Congrats to the youngster on his first one.
 
bowhunt1977;636333 said:
Food plot looks great. One question, I am new to the plotting world and interested in trying some soy beans up here in Vermont. How much additional spraying throughout the summer is needed for weed control? Also does anyone no of a short season soy bean?
The frequency of spraying really depends on your objectives and conditions. For example, farmers who are growing large acreage in my general area spray twice like banc. With large fields, that is generally enough in our area to allow beans to canopy. I don't have any of this kind of ag within 3 miles or so of my property and my deer densities are high. So, even with forage beans like Eagle, my beans are heavily browsed even when I plant 7 acres. I planted one field without the corn mix this year and they barely canopied.
So, if you are growing beans for pod production you generally only need to spray until they canopy. That canopy will keep the weeds at bay.
However, for us food plotters in the south who are growing beans for summer forage and plan to surface broadcast a cover crop into the beans, weeds that got started in the summer and are not a problem for the well established beans, can become an issue for the cover crop. So, I also spray a third time in the fall. You can see by going back in this thread, I'm not spraying all the beans with a boom type sprayer. I'm simply driving down the lanes I mowed using an ATV with a boomless sprayer. Weeds can also become a problem when browsing density is too heavy for beans to canopy.
So, it really depends on your situation. I'd say Banc's twice is probably what most folks do.
I don't know your case, but I'll give you some things to think about. If you are up north, you probably have exactly the opposite problem I have in the south and completely different objectives. Unless you have an unusual situation, I would not use Eagle beans. They are very expensive. They are focused on producing summer forage over pods. I use them because of their browse tolerance.
I would expect that deer densities are not an issue in your area and that the summer stress period is minor compared to winter. So, I would be focusing on pod production. Ag beans of the appropriate group as Banc shows would probably work better for you. Some folks up north experience a shattering issue. Deer can't eat soybean seeds off the ground very well. So, if the pods shatter and the beans fall to the ground, deer can't use them as well. So shattering may be an issue for you. Some beans tend to shatter more than others.

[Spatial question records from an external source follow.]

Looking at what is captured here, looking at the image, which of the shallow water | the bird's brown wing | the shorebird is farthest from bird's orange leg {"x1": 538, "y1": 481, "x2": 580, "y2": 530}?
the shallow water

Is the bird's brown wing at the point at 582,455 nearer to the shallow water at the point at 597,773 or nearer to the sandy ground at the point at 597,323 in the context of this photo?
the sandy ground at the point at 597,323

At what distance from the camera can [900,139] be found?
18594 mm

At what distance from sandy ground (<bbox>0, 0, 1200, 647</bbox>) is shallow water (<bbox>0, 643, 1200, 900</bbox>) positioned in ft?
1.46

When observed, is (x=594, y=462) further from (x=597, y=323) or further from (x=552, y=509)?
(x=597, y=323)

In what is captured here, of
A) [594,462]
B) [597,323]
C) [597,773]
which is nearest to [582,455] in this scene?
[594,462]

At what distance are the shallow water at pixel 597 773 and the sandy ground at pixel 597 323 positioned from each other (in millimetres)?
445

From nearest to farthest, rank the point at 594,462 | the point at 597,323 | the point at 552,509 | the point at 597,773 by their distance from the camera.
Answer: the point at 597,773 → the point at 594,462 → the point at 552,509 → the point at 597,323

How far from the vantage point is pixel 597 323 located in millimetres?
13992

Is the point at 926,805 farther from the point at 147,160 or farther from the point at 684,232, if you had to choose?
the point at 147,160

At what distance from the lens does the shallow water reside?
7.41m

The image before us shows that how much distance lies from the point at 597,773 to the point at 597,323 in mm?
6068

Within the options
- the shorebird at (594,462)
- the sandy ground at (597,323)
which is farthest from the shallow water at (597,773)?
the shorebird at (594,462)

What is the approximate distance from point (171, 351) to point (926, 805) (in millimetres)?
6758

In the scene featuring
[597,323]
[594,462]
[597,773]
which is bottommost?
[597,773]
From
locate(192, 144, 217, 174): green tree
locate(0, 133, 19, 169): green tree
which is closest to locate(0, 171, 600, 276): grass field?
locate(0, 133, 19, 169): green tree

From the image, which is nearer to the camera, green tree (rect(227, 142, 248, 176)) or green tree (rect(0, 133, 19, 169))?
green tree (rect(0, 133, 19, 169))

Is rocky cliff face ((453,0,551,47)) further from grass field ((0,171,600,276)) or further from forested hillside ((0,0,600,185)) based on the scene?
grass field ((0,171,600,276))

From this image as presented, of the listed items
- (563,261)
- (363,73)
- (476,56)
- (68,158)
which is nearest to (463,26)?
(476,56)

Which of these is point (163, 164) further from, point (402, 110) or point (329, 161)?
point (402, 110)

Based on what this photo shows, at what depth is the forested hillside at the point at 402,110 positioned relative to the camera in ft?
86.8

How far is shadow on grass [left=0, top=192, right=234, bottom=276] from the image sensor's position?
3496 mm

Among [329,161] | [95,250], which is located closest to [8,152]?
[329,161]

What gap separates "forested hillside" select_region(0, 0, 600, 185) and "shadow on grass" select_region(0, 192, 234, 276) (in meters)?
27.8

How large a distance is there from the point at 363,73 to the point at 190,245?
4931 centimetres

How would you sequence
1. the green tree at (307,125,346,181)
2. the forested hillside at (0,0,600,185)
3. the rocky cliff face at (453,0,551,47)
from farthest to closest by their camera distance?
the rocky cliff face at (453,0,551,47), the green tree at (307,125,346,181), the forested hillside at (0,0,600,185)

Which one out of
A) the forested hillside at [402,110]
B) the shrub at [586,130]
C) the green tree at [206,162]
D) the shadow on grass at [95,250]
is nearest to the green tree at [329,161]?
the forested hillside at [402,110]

There is a guy who posts here, Don Higgins, who pushes Real World Beans (RWB). They are a mix of three types of ag beans selected for their characteristics, the primary of which is shatter resistance. They do sell for a premium over local ag beans and may or may not be worth it for you, but they don't command the premium that Eagle beans do. So, either way, I probably would not pay the high premium for Eagle beans in what I'm assuming is your situation.
Thanks,
Jack
 
bowhunt1977;636403 said:
thanks for the info. Not a lot of deer in the area, and not a lot of land to plant. However I believe once the cold and snow arrive I will have more deer visiting the plot. Just trying to get some food out for during the winter months, as feeding here is against the law, also have some field radish and turnips planted and some winter rye.
KRM944;636981 said:
How are the deer "behaving" since the cut? We had 2 locations get clear cut on our property. Old timers say it won't affect the deer. I saw new barren lands make them choose new travel routes!
Broken Arrow;636989 said:
When the property next to mine was clear cut, it drastically reduced my deer sightings the first couple years. It is finally now getting thicker and providing browse and bedding, so it's starting to improve. But it was definitely rough for a while!
RJ in LA;637094 said:
We have seen exactly the same thing. Two separate 40's were cut directly to our north (land joining ours) three years ago and our sightings went way down. This year the clearcuts are really starting to take off and get really thick. I am not running any game cameras at this time but judging from tracks and grazing pressure it looks like the deer have moved back in now. Hopefully this year deer sightings will go back up.
 
KRM944;636981 said:
How are the deer "behaving" since the cut? We had 2 locations get clear cut on our property. Old timers say it won't affect the deer. I saw new barren lands make them choose new travel routes!
The deer are whacked! There are still lots of deer and we get plenty of pictures but times and locations seem much more random. This will be a year when the playing fields is level for both novices and highly experienced hunters.
I shot a turkey opening morning with a crossbow, but in 3 days of hunting I have yet to see a deer while on stand. Two inexperienced hunters have had deer all over them but haven't been able to kill them yet.